The real live patching capability of the kernel is a different thing. It allows you to keep your entire system up and running without interrupting services.

gnutux95 Friday, March 10, 2017 at 02:18 -

Thank you for your presentation of kexec.

Juste a note for best practice professionnel :

No update kernel -> NEVER -> yum update kernel-* (NEVER)

You make an NEW install not an upgrade -> yum install kernel-*

Illya Sunday, March 12, 2017 at 10:50 -

IIRC, Yum will treat a yum upgrade kernel* as a yum install operation thus giving the admin a helping hand.

Jack Thursday, August 10, 2017 at 08:00 -

I tried as you suggested as above., But after I run the command systemctl kexec server is not responding until I reboot manually.

Mats Saturday, May 26, 2018 at 15:33 -

This works perfectly, updated 5 Centos 7 hosts with
yum update
kexec -u
kexec -l /boot/vmlinuz-3.10.0-862.3.2.el7.x86_64 –initrd=/boot/initramfs-3.10.0-862.3.2.el7.x86_64.img –reuse-cmdline
systemctl kexec (lost ssh conection here and loged in again to a live upgraded machine)
I give two thumbs up!

Christian Hummel Tuesday, January 15, 2019 at 12:11 -

Hi, as alread mentioned.
This is not an Online Kernel Switch.

Your programs, processes and screen sessions, they all get killed!
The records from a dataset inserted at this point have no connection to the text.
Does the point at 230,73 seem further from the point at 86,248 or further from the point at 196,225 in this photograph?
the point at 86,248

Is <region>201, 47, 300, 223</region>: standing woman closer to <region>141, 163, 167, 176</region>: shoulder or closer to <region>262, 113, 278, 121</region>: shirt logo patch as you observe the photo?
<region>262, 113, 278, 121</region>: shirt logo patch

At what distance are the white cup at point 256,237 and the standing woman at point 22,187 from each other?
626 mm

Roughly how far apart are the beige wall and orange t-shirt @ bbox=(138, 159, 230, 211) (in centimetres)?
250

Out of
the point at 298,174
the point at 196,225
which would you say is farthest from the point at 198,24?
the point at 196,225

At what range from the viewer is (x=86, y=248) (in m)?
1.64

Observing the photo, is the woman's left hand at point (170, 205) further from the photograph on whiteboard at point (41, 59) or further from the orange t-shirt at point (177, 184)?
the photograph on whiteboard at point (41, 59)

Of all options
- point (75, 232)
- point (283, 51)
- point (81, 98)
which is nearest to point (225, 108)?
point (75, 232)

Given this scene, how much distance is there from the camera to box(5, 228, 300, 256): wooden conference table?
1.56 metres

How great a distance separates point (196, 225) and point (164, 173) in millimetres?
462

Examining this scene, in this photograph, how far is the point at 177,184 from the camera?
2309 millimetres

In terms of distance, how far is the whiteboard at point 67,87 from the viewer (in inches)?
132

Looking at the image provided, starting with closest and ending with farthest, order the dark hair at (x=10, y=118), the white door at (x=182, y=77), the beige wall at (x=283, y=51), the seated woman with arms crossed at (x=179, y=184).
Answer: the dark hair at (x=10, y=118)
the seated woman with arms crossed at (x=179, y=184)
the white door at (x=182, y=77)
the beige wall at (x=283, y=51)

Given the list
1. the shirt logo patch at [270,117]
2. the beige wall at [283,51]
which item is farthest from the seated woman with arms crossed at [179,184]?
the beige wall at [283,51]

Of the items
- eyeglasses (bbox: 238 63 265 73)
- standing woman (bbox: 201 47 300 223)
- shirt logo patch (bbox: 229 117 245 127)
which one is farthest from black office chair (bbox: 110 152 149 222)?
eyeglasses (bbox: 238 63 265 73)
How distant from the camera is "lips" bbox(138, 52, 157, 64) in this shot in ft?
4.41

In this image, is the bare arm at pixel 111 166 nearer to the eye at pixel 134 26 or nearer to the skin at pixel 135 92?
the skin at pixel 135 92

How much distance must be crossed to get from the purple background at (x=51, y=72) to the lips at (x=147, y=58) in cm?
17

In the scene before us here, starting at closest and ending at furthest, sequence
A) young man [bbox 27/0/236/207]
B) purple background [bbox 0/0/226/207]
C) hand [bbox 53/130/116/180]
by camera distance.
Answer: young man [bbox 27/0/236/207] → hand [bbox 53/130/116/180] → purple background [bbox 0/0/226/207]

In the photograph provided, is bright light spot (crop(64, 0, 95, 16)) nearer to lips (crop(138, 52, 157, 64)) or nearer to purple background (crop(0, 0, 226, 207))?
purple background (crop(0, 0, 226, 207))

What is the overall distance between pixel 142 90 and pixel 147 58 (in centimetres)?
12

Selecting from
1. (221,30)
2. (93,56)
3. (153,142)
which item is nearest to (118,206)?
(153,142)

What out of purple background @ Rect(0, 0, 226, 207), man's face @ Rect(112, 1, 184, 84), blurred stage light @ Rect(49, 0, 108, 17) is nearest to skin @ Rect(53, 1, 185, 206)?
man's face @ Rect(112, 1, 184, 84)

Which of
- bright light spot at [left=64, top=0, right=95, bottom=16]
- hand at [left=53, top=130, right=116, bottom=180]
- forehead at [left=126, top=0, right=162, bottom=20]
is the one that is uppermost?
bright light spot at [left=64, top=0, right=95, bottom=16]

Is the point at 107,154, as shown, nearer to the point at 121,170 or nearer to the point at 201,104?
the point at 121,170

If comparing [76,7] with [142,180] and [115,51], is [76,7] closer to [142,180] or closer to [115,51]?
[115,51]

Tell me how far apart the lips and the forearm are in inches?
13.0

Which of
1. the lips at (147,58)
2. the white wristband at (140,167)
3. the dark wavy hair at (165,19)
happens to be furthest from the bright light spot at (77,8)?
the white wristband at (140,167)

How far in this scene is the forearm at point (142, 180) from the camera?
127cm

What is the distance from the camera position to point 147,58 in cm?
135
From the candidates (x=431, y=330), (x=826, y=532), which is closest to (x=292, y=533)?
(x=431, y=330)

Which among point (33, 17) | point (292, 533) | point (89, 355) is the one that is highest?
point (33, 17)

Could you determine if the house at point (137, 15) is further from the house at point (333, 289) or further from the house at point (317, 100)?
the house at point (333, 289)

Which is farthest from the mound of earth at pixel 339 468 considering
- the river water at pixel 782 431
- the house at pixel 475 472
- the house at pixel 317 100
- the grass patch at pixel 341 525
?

It’s just a shorter reboot. Tuesday, January 29, 2019 at 10:43 -

Thanks , it was very helpful. But for those who just can afford, the paid KernelCare software published by CloudLinux, is the perfect way of automatic live kernel updates.

Yar Wednesday, July 3, 2019 at 15:44 -

Nice solution, if your servers are slow as a crap (like HP).
but, it is not “without reboot” in its meaning. It takes some downtime.

so, needed to get solution without any downtime, if it is possible.